▶ [Task brief]
Count the lines in the material below that contain the string "with", and give only that number.

▶ [Extracted information]
....................
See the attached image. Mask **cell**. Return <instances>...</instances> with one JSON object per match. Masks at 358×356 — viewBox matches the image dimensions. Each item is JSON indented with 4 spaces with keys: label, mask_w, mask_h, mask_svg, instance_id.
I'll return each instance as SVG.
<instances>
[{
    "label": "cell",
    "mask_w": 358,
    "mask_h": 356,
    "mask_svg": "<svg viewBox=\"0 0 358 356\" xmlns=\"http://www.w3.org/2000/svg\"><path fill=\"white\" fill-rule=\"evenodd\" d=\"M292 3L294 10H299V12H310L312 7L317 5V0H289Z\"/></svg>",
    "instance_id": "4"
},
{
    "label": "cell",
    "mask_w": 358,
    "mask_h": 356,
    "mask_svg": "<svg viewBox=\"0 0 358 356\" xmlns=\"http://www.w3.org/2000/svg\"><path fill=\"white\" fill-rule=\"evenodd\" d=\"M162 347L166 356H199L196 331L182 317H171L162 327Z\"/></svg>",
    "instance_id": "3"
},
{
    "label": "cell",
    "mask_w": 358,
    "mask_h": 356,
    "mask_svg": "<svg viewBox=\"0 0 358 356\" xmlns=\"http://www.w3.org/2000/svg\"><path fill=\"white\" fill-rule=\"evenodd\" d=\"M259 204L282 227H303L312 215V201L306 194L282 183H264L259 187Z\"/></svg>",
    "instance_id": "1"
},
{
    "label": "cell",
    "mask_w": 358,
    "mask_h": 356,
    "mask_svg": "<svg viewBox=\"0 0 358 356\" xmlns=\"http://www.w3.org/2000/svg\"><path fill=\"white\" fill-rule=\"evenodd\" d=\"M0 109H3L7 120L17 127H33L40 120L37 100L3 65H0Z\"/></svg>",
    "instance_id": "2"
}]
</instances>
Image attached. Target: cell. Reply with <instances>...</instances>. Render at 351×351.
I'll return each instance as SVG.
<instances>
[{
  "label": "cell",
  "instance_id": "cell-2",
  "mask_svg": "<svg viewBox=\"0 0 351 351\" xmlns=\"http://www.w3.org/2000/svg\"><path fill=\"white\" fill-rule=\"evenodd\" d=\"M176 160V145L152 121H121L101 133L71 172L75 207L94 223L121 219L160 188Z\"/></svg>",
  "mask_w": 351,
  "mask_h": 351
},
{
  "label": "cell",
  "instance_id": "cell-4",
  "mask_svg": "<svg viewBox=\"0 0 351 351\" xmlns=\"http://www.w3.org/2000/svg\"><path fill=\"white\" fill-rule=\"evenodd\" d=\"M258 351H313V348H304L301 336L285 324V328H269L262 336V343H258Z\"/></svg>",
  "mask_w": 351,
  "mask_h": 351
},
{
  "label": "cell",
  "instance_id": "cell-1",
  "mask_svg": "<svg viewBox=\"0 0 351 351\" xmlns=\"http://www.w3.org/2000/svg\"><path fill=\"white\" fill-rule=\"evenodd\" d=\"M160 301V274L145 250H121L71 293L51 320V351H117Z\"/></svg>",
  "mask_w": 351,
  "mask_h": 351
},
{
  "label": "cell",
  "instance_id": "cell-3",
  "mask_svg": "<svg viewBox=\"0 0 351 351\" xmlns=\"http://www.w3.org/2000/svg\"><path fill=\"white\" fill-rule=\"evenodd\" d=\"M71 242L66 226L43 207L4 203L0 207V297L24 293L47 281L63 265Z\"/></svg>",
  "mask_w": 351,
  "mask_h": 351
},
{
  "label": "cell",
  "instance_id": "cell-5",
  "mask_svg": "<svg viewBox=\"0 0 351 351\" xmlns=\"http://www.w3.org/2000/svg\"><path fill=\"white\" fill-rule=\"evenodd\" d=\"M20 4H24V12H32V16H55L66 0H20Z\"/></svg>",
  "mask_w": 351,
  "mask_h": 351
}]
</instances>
....................
▶ [Completed task]
2